Among the violations cited on the department’s website: Bouley’s lightbulbs weren’t shatterproof, and his milk was undated. Under the old system, restaurants were docked points for such violations, but as we’ve noted, letter grades aren’t the only recent change to the health code. Starting late last month, restaurants were no longer docked points for keeping undated milk around, something now deemed “not sufficiently related to food safety.” Another big change: Whereas “presence of flying insects” was once a year-round violation, the department now only docks points if the flies are spotted between November 1 to March 1, since at other times, they could be the result of an open window. (Indeed the last time Bouley ran afoul of the health department, in 2009, he blamed his fly infestation on parents pushing strollers into the market. He said he was working to fix the problem.)

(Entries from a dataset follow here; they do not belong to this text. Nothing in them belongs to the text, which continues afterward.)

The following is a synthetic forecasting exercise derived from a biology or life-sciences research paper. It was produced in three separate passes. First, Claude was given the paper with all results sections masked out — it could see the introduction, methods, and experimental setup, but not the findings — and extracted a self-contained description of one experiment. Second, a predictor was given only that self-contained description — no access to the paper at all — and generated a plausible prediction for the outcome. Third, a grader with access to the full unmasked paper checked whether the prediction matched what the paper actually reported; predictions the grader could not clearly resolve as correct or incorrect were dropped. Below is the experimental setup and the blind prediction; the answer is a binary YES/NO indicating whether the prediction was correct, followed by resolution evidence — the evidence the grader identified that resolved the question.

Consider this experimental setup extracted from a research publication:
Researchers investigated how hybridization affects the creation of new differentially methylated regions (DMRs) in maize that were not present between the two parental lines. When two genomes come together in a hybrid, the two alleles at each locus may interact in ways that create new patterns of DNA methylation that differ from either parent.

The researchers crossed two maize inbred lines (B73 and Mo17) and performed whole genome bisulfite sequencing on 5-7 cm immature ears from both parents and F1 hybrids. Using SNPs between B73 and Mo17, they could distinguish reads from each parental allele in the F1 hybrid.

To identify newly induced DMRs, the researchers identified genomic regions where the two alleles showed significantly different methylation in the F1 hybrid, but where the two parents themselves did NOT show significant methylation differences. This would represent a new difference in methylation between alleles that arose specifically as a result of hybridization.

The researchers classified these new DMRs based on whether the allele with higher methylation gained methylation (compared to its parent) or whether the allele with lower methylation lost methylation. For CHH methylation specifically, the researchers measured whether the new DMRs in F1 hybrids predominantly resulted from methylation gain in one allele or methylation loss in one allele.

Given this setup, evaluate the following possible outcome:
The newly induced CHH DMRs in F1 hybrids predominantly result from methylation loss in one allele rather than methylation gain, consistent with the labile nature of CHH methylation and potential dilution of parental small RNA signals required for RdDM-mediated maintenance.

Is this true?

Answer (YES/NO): NO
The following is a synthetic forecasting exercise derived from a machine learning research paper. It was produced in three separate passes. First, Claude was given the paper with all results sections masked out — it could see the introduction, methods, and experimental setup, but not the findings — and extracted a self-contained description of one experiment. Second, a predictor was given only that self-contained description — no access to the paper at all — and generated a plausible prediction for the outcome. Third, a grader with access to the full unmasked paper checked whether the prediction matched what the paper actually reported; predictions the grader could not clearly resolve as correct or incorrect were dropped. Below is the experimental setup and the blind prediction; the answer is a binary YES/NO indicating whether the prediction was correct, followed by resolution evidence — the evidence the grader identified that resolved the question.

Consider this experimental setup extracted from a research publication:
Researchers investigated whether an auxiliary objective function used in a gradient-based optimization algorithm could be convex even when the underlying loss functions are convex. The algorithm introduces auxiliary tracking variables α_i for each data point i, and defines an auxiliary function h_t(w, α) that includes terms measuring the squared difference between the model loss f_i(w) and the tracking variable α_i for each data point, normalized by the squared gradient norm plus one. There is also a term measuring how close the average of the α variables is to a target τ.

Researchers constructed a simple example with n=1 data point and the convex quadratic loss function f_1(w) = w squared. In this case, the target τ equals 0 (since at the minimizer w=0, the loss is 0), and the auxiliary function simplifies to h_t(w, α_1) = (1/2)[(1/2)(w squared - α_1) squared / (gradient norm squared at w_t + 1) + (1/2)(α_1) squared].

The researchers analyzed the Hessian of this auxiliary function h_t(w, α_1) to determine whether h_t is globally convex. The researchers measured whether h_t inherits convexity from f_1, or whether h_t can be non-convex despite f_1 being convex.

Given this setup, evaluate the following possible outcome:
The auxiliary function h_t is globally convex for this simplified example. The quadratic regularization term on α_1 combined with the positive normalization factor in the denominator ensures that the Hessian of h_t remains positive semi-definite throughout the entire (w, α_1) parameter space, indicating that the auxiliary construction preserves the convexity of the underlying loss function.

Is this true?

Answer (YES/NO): NO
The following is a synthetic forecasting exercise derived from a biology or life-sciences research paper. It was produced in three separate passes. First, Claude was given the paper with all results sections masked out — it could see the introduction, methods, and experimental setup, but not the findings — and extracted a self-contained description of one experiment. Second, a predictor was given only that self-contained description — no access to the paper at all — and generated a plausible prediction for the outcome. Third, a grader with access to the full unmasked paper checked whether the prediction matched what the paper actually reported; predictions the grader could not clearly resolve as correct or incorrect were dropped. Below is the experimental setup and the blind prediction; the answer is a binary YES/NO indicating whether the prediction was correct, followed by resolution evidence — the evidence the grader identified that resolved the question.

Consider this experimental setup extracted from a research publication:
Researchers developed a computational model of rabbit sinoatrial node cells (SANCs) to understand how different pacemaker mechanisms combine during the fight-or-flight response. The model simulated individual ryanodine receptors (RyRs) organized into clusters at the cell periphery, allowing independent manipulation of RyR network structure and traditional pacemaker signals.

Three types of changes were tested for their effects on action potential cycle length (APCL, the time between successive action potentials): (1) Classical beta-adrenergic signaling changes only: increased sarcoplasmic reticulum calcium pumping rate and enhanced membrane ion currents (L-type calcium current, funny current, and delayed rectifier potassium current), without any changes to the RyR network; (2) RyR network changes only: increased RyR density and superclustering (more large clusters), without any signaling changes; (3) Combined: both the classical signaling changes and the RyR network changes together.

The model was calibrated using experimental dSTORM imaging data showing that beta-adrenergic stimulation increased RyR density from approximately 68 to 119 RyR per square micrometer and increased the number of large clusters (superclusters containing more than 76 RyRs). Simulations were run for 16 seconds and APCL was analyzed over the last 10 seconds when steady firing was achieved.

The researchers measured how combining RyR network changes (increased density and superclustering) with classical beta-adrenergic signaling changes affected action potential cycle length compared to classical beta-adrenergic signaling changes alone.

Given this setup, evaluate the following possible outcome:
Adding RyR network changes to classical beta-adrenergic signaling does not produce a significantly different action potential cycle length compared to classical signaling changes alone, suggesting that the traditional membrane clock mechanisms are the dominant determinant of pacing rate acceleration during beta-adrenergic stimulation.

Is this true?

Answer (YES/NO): NO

All of this means that of the 6,000 restaurants said to be in the C range before letter grades went into effect, some of them might actually have been in the B range under the new rules. At least one restaurateur (Jeremy Merrin of Havana Central) tells the Times today that he isn’t happy that the old, possibly misleading scores are still on the department’s website — a website that is now much easier to access thanks to a new widget that lets people install the search engine on any web page (the Times reports that Zagat and Opentable are thinking of incorporating the scores into their listings).
And this isn’t the only problem with the new website — some immigrant restaurant owners worry that they’ll be hit hardest by letter grades, and indeed our search of the site by cuisine type revealed that Chinese and Latin American restaurants seemed to receive a disproportionate number of demerits. It also revealed that many restaurants were blatantly miscategorized— e.g. Ecuadorian, French, Brazilian, and Ethiopian restaurants were all labeled as “American.”
All of this goes to show that the Health Department is very much capable of human error, something restaurateurs have been complaining about all along. Back when Katz’s had a relatively clean record, owner Alan Dell at first spoke in favor of the letter grades, but after receiving 47 demerits on a recent inspection, he told Grub Street that he’d prefer the old system. “Sometimes you get a rude disgusting person,” Dell said of health inspectors, “and sometimes you get a nice, normal person.” Marc Murphy echoed the sentiment in an e-mail he sent us: “If this is, as the DOH says, a way of informing the public about restaurant cleanliness, then will it take the human error factor into consideration?”
It’s no wonder that restaurant owners are nervous about the fact that health inspection scores, once buried on a webpage that no one except blogs like this one bothered visiting, are now threatening to “go viral.” Restaurants like Insieme and Monkey Bar (which received failing scores owing to what they told Grub Street were paperwork issues) would tell you to take the grades with a grain of salt — but then again the DOH doesn’t much like salt, either.